**Objectives**
#1 In two sentences, how would you summarize the profile of Jonathan Bate?
#2 Could you reproduce the stretch of the profile of Jonathan Bate from "A renowned Shakespearean" through "Shakespeare Company (RSC)." word for word?

**Selected excerpt**
# # # #

Sir Jonathan Bate joins ASU as a Foundation Professor of Environmental Humanities in Global Futures, the School of Sustainability and the College of Liberal Arts. Coming from Oxford University, where he was Provost of Worcester College, Bate is an international leader in green thinking and applied humanities, with scholarly expertise in sustainability as well as in Shakespeare and Renaissance literature, Romanticism, biography and life-writing, contemporary poetry, visual culture and theater history. He has written twenty books, many of which have won major prizes. In 2015, he became the youngest person ever to have been knighted for services to literary scholarship.
A renowned Shakespearean and eco-critic, Bate, has been a Fellow of Trinity Hall, Cambridge; King Alfred Professor of English Literature, University of Liverpool; Professor of Shakespeare and Renaissance Literature, University of Warwick; Gresham Professor of Rhetoric in the City of London; and Professor of English Literature at Oxford University, where he has retained a Senior Research Fellowship. He has held visiting posts at Yale and UCLA. He is a Fellow and former Vice-President of the British Academy, a Fellow of the Royal Society of Literature, and a Governor of the Royal Shakespeare Company (RSC).

# # # #

**Information supplied**
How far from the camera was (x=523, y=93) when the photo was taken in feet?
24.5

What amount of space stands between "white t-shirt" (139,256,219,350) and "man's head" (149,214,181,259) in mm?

# # # #

**Results**
#1 Sir Jonathan Bate, an international leader in green thinking and applied humanities who was Provost of Worcester College at Oxford, has joined ASU as a Foundation Professor of Environmental Humanities. He has written twenty books, many of them prize-winning, was knighted in 2015 for services to literary scholarship, and has held posts at Cambridge, Liverpool, Warwick and Oxford, along with fellowships in the British Academy and the Royal Society of Literature.

#2
A renowned Shakespearean and eco-critic, Bate, has been a Fellow of Trinity Hall, Cambridge; King Alfred Professor of English Literature, University of Liverpool; Professor of Shakespeare and Renaissance Literature, University of Warwick; Gresham Professor of Rhetoric in the City of London; and Professor of English Literature at Oxford University, where he has retained a Senior Research Fellowship. He has held visiting posts at Yale and UCLA. He is a Fellow and former Vice-President of the British Academy, a Fellow of the Royal Society of Literature, and a Governor of the Royal Shakespeare Company (RSC).